The expected response consists solely of the lines from the line with "Given this setup, evaluate" through the last line of the material below, copied exactly.

Source data:
····················

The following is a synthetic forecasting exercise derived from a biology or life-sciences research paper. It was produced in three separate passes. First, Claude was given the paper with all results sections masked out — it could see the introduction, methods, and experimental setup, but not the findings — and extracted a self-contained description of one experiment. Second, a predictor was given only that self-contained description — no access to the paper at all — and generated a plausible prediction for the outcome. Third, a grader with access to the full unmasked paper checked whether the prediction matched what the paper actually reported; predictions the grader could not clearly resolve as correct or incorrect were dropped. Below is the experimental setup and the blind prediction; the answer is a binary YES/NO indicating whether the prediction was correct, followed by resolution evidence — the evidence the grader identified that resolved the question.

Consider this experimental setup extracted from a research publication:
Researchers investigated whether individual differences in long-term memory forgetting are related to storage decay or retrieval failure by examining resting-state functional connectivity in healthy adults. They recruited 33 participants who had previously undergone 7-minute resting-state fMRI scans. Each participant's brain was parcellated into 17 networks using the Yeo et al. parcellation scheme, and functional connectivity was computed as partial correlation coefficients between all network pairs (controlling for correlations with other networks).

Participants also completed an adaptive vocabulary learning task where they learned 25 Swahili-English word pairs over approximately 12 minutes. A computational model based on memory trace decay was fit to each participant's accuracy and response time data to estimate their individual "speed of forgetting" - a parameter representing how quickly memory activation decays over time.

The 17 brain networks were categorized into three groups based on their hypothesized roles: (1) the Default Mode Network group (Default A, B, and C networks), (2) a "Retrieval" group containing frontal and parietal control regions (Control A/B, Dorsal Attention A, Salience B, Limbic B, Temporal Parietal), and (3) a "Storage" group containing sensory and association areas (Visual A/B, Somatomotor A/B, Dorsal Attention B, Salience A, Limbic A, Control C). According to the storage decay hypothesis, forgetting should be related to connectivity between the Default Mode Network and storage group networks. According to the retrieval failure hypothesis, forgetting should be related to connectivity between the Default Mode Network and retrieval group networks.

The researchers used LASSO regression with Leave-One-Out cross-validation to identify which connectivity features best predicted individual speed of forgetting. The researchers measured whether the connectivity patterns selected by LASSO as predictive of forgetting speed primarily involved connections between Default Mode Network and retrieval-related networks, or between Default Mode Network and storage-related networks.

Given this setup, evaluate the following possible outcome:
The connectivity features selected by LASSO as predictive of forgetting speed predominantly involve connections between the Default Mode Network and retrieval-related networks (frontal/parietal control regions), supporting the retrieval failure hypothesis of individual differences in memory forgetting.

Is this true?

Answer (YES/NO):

····················

Task response:
Given this setup, evaluate the following possible outcome:
The connectivity features selected by LASSO as predictive of forgetting speed predominantly involve connections between the Default Mode Network and retrieval-related networks (frontal/parietal control regions), supporting the retrieval failure hypothesis of individual differences in memory forgetting.

Is this true?

Answer (YES/NO):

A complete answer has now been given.